Problem with selecting a column in a macro

M

Michael Bray

I have a sheet that I want to do some conditional formatting on from a
macro... So I started recording, selected the column I was intereted in
("A:A") and did the conditional format. Everything worked great.

When I put the appropriate code in the macro and run it, however, things go
screwey. The line where I select the column using 'Columns("A:A").Select'
actually selects columns A thru F because there is a cell that is merged
over the A-F columns.

Q #1: How can I tell the .Select function to NOT include the columns over
which the merged cells run?

Q #2: I figured I would just be able to look up the 'Select' method in the
Excel VBA reference at msdn, thinking there might be some parameters I
could pass. But strangely, they don't list the 'Select' method at all!
Why not?? Is there any reference documentation for this function?? I'm
sure they didn't just forget about it - I must be missing something.

Thanks for any help!

-mdb
 
J

Jim Thomlinson

Normally you want to avoid the select method as there is rearely any need to
actually select. Conditional formatting however is one of those very rare
circumstances that requires a select. The Select method has no parameters. it
take a range object and selects the cells in that range. There is no way to
avoid selecting cetain cells in that range.

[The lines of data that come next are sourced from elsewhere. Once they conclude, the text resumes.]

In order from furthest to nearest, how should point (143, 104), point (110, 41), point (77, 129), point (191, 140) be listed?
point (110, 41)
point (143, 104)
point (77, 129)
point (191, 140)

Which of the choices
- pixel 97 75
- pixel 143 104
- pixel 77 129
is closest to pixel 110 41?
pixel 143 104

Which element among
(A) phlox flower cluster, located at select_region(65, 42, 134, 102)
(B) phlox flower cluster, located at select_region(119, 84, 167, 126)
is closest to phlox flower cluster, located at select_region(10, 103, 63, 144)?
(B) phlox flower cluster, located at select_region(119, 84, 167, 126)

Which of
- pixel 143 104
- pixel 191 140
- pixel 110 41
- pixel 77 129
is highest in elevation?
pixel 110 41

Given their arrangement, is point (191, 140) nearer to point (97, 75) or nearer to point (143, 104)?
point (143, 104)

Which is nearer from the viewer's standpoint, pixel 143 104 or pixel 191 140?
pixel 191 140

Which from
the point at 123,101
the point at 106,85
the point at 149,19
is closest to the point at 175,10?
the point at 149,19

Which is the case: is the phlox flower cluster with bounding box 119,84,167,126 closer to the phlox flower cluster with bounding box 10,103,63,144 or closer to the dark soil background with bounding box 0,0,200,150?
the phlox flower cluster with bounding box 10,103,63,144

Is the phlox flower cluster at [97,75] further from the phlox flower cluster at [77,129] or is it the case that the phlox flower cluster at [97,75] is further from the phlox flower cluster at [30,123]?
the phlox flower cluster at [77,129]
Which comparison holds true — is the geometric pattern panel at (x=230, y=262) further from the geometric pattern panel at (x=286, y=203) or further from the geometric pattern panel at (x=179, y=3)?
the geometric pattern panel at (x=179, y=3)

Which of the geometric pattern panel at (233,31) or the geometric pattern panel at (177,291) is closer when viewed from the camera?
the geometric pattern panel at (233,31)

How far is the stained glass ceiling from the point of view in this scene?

Merged Cells are a problem. Most XL experts avoid them. Code and merged
cells con't get along. Instead of a merged cell have you tried formatting the
text to center horizontally across the selection? Remove the Merge and then
reformat the cells as follows.

Format Cells... -> Alignement tab -> Horizontal: -> Center Across Selection

The formatting is almost identical except that it does not have the same
code issues as merged cells...
 
D

Dave Peterson

#1. I don't think you can specify this.

#2. Maybe you can look at VBA's help.

#3. It seems each version of excel treats merged cells differently. You'll
want to specify the version of excel that you're using to get responses for that
version.

#4. Merged cells are painful to work with. I try my best not to use them.

#5. Most things you do in excel don't require that you select them to work on
them. Maybe you can change your code to work directly on the range.
 
M

Michael Bray

=?Utf-8?B?SmltIFRob21saW5zb24=?=
Format Cells... -> Alignement tab -> Horizontal: -> Center Across
Selection

That worked like a charm!! Thanks so much!